After the Canadian Cross Country Road Trip.
ARTICLE #2: Stepping Onto The Astonishing Landscape That Is Newfoundland
With my hometown slowly fading in my rear view mirror as I am making my north on Highway 101, I set up camp in Cape Breton at a campground nearby the Seal Island Bridge. Having driven for several hours and wondering why I’m leaving the beautiful region of Clare in Digby County, Nova Scotia, this amazing bridge that’s situated twenty minutes south of North Sydney was a breath of fresh air. Cape Breton is a beautiful extension of Nova Scotia with the coastal roads like the Cabot Trail and the fishing communities all joined with friendly people. After setting camp, I settled into my first night wondering how this trip was going to fall together. I planned six months to get everything ready for this moment in my life, and I felt like a blank page, just waiting to be filled with amazing stories.
The following morning directives were to head towards the North Sidney Ferry Terminal that would cross to Newfoundland. The boat ride takes six hours to get to the Port Aux Basques terminal. From Port Aux Basques I had a great welcoming view of the table mountains which was my first surprise of this province. I didn’t know a whole lot about Newfoundland; I envisioned it like Nova Scotia, and in some ways was correct, but I later learned that it was a whole lot more than that. My first stop was Corner Brook, a lovely little town surrounded by massive rolling hills. Setting up camp, I was already getting into the idea of this trip materializing in front of me. I was awakened the next morning with a beautiful sunrise and amazing landscape surrounding the Trans Canada Highway. It reminded of the Rocky Mountains when I got onto the highway outside of Corner Brook with the massive rock walls and the river running alongside it. My next stop was Gros Morne National Park, my next camping site for next two following nights. Instantly surprised by the change in the landscape once again, it became apparent that Newfoundland was a photographer’s paradise. Beautiful vast lakes that were surrounded by mountain scenery, I felt like a kid in a candy store. My goal of the day was to see coastal towns and icebergs on the North end of the island. Twillingate was my pick. Based off what I read on the internet, this was a particular spot for finding both interests.

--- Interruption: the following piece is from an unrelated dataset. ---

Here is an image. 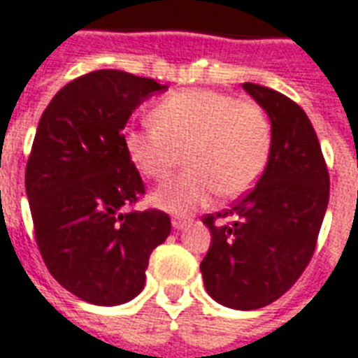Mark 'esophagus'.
Returning a JSON list of instances; mask_svg holds the SVG:
<instances>
[{"label": "esophagus", "mask_w": 358, "mask_h": 358, "mask_svg": "<svg viewBox=\"0 0 358 358\" xmlns=\"http://www.w3.org/2000/svg\"><path fill=\"white\" fill-rule=\"evenodd\" d=\"M171 225H173V229H177V231H183V229H187V227H189V224H187L185 220H173V222H171Z\"/></svg>", "instance_id": "1"}]
</instances>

Located North-East on the Island, Twillingate has a lot of fishing activity with the sheltered harbor the location provides. After about fifteen minutes of driving through some of the community, you can make your way towards Crow Head which has one of the most incredible views of what the Maritimes can offer. Massive rock walls and cliffs that give way to the endless Atlantic Ocean view, I instantly fell in love with the location. I took advantage of this spot to give my camera and camera drone a taste of the action. Perfect drone flying conditions, a sunset slowly forming in front of me, and a sailboat making its way around the area, this was a great first location to shoot photography. The catch of this is that I was five hours aways from my campsite, so that meant that I had to drive at nighttime. The nighttime driving doesn’t bother me. The wildlife that’s roaming near the road was my concern, especially when some of that wildlife could be a moose. Luckily I didn’t encounter anything, and I considered the day a success.
Day three's initial focus was on the fantastic Gros Morne National Park. Gros Morne is a gem of many within this province. A UNESCO World Heritage Site, this landscape is phenomenal. You’ve got mountain ranges that have existed for billions of years, the tablelands being one location that stood out for me. It looks like a desert because of the ultramafic rocks that cover the surface of the land. It’s a rustic color that would make for a great movie set, or in my case a photo shoot. The Western Brook Pond is a massive body of fresh water filled with glaciers melting into it many moons ago. I spent time at one waterfall but I failed to write the name down in my journal because that evening. I was a little frustrated with the fact that I lost my eyecup (a small piece of rubber that sits in front of the viewfinder of the camera) into the river after trying to get a clean shot of the location. Things like this are bound to happen, and I was grateful it was just an inexpensive piece of rubber and plastic and not the camera itself. The last night I spent in Gros Morne I decided to make a fire to celebrate my first explored province. I was heading back towards the Port Aux Basques ferry the next morning, so I got all my content backed up and headed straight to bed.
The next morning in true Marcel fashion I woke up a little late with a boat that was about four hours away and has a traveling schedule that doesn’t wait for anyone. Tearing the tent down as quick as I could, I got onto the road and tried my best to get to the ferry terminal. The idea that I didn’t make it to Saint John was discouraging. Tips to anyone that wants to travel please take the time to have a plan when you get to an unknown location. I continued south up until I was at the Ferry terminal. Making the boat with maybe five minutes to spare, I got out of my car, was directed very quickly of where the elevator was, and after finding a chair in the lobby area of the ferry, I took a deep breath and relaxed. I made it. Hooray, I get to make traveling progress for another day. Sitting in my chair, Ibegan to process what I experienced throughout those several days on that beautiful island. How did I go so long living so close to Newfoundland and not taking the initiative to explore it? That question will baffle me for a while, but in the meantime, I had the initiative to focus on which was my next destination, Prince Edward Island.